Similar to orzo, ptitim (Hebrew for "small crumbled bits") are small morsels of wheat pasta that have a delightfully textural mouthfeel thanks to their diminutive size. Israeli couscous or pearl couscous as it's variously called in English, is an ultimate Israeli comfort food. Kids gobble it down, as do nostalgic grown-ups. It's particularly at home next to schnitzel, but also great in any saucy dish where it'll soak up the flavors of the sauce. The classic Israeli preparation of Israeli couscous is to serve it as a side dish, toasted in oil along with chopped onion, then boiled in stock (obviously made with soup powder). An optional addition is a bit of tomato paste.
Israeli couscous comes in plain, whole wheat, or "tri-color," which, if you squint, you can see is what I've used here. It also comes in other shapes, notably stars, in case your kids need more incentive. It's most commonly sold bagged, and sometimes in a plastic container like the one pictured. The typical way it's prepared is often listed right there on the package label! Like the recipe printed on a bag of Tollhouse chocolate chips. Of course my family has its own optional twist, but basically the method is canon. You can use any kind of Israeli couscous you like, and, if you're feeling adventurous, you can make your own from-scratch ptitim, a.k.a. farfel, sort of.
The standard Israeli method for preparing ptitim goes like this: dice a small to medium onion and fry in a bit of olive oil. If you like, you can add in a tablespoon of tomato paste once the onion is golden (totally optional—it's a little different with or without, and good both ways). Then, toast the couscous pearls for a minute before adding the stock. You can use vegetable stock, chicken stock, or be super Israeli and mix in a tablespoon of (parve) chicken soup powder.

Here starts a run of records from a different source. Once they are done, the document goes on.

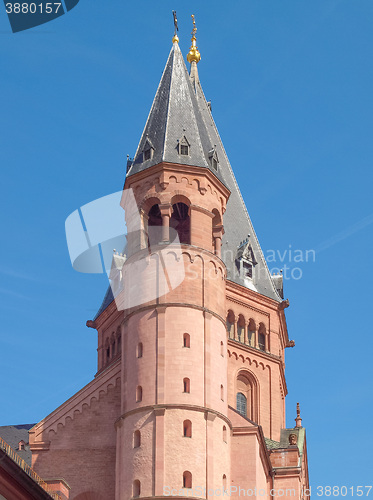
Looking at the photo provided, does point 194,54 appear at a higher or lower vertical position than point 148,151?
higher

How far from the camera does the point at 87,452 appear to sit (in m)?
66.2

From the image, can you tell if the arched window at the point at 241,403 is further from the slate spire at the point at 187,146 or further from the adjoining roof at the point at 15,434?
the adjoining roof at the point at 15,434

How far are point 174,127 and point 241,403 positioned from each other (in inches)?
771

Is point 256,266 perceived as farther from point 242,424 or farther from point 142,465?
point 142,465

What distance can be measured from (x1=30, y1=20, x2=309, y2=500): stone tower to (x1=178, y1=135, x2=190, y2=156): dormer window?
0.05 m

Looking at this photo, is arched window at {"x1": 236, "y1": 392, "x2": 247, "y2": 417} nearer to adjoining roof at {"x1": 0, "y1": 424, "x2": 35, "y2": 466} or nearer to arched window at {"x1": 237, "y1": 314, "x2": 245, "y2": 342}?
arched window at {"x1": 237, "y1": 314, "x2": 245, "y2": 342}

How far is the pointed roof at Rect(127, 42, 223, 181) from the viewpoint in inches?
2628

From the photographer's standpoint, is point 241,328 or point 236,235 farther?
point 236,235

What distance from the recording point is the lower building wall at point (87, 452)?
6519cm

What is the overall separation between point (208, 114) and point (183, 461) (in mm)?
37226

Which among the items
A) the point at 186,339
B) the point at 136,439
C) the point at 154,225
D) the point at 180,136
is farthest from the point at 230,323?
the point at 136,439

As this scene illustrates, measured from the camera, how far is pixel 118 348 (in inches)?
3118

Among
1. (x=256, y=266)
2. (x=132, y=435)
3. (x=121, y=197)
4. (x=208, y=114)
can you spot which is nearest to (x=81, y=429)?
(x=132, y=435)

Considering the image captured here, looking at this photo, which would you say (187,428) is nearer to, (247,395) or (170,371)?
(170,371)
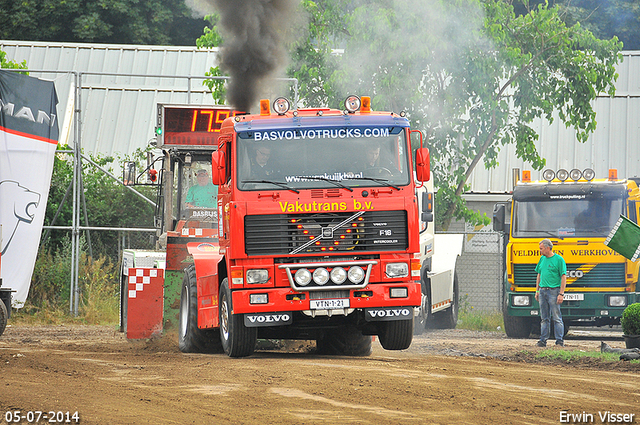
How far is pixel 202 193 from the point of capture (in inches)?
548

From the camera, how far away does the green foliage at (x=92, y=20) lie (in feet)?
127

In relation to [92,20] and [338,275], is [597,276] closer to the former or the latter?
[338,275]

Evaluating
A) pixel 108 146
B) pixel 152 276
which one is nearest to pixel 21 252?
pixel 152 276

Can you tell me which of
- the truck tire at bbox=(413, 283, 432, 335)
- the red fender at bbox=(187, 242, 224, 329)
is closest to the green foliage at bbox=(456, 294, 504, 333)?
the truck tire at bbox=(413, 283, 432, 335)

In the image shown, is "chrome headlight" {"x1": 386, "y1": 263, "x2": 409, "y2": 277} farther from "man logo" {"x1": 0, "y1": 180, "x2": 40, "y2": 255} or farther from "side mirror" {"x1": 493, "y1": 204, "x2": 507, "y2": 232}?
"man logo" {"x1": 0, "y1": 180, "x2": 40, "y2": 255}

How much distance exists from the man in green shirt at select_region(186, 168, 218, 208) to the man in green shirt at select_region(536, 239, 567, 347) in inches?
229

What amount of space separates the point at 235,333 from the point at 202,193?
162 inches

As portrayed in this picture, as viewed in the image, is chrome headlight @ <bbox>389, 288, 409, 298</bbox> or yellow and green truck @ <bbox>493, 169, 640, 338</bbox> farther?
yellow and green truck @ <bbox>493, 169, 640, 338</bbox>

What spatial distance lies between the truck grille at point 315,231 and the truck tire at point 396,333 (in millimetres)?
1255

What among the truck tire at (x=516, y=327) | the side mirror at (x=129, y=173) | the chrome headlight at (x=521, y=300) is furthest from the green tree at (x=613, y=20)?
the side mirror at (x=129, y=173)

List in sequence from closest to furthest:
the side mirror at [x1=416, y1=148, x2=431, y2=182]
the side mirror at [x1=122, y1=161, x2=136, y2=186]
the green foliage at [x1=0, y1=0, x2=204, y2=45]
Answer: the side mirror at [x1=416, y1=148, x2=431, y2=182], the side mirror at [x1=122, y1=161, x2=136, y2=186], the green foliage at [x1=0, y1=0, x2=204, y2=45]

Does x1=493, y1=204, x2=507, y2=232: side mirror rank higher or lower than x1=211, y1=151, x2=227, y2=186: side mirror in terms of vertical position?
lower

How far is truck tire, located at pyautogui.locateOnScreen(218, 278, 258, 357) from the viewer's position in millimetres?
10242

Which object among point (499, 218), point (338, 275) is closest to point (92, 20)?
point (499, 218)
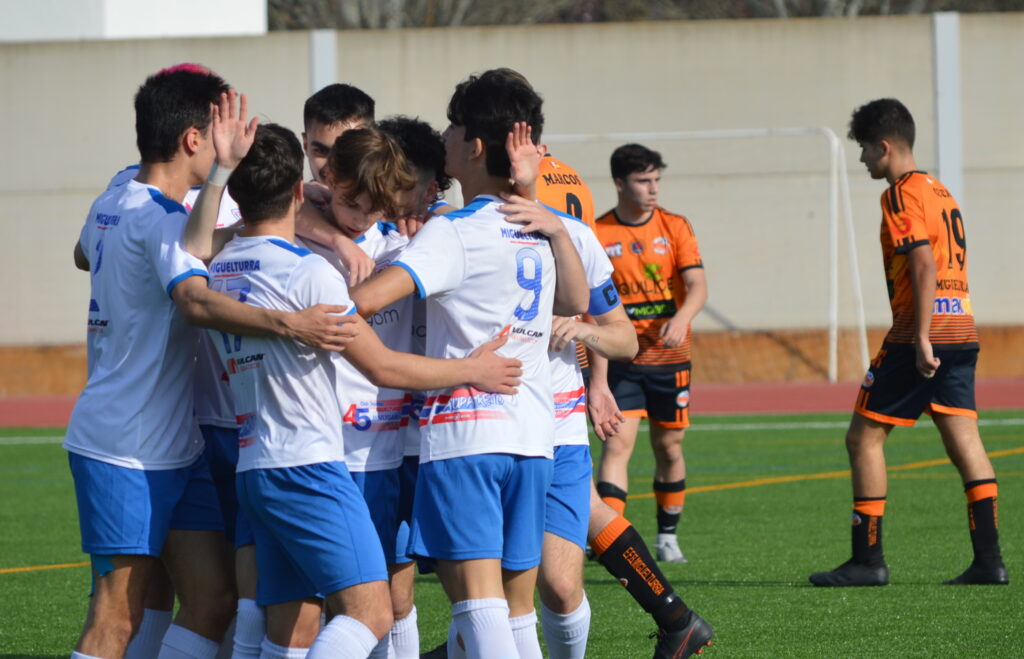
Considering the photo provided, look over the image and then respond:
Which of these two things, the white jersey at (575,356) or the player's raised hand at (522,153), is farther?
the white jersey at (575,356)

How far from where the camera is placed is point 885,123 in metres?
6.64

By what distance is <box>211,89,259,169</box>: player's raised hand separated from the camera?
367cm

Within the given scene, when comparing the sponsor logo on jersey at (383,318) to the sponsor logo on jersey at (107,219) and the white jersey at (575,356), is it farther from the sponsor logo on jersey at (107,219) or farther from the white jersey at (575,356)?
the sponsor logo on jersey at (107,219)

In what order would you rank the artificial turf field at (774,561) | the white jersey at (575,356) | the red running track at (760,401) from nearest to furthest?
the white jersey at (575,356) < the artificial turf field at (774,561) < the red running track at (760,401)

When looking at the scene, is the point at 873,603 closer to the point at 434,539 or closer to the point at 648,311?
the point at 648,311

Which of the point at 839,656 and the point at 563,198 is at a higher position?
the point at 563,198

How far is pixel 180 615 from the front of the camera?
4137 millimetres

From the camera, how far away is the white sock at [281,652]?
378 cm

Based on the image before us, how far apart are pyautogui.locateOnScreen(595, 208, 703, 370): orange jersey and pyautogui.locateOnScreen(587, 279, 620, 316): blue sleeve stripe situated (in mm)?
3571

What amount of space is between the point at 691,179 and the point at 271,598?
16473 mm

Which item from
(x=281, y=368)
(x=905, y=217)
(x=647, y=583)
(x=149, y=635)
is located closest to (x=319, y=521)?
(x=281, y=368)

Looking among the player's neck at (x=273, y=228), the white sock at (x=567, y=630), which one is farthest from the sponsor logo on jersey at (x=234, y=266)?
the white sock at (x=567, y=630)

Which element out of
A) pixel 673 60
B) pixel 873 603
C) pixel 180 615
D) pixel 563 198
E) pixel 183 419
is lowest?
pixel 873 603

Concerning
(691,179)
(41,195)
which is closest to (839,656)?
(691,179)
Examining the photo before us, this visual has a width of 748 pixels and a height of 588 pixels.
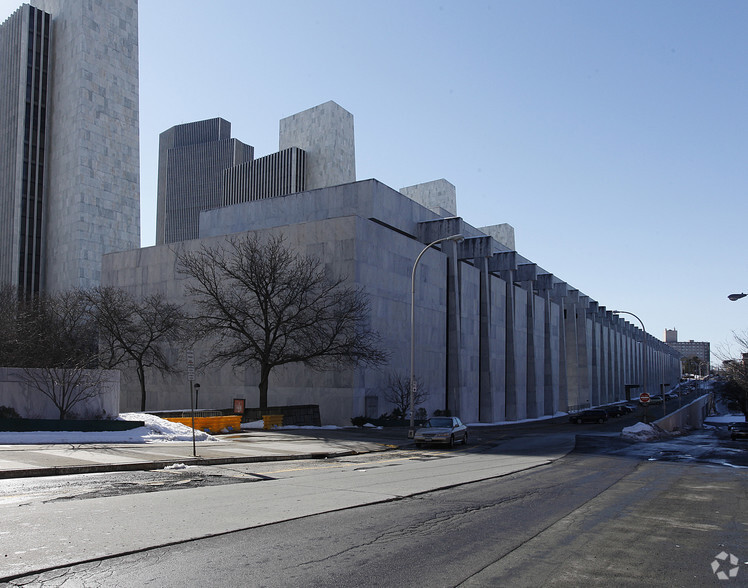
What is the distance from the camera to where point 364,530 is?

Of course, Israeli couscous can be prepared like pasta and served plain, the better to soak up whatever delicious sauce is available. However, it's even better with just a little extra prep, like proletariat risotto. (No fussy check-ins needed like with risotto, though: just cook it like pasta after adding the stock.)
A few ideas of what to serve with Israeli couscous
- Israeli Chicken Schnitzel - the one, the only, the classic.
- Israeli Homestyle Meatballs - um, also the classic.
- Ras el-Hanout Meatballs with Saucy Peas - this would be great with Israeli couscous.
Israeli Couscous (parve or meat)
- 1 cup Israeli (pearl) couscous
- 1 small to medium onion
- 2 Tbsp olive oil
- 1 Tbsp tomato paste - optional
- 1 ¼ cup vegetable or chicken stock, or boiling water plus 1 Tbsp chicken soup powder (bouillon)
- In a medium-sized pot, heat the oil over medium heat. Dice the onion and add to the oil. Fry until golden, 5 minutes or so.
- If using, add the tomato paste and stir well.
- Add the pearl couscous to the pot and toast along with the onion for an additional minute.
- Pour the stock or hot water over the couscous. Cook for 8-10 minutes, until tender and almost all of the water has been absorbed.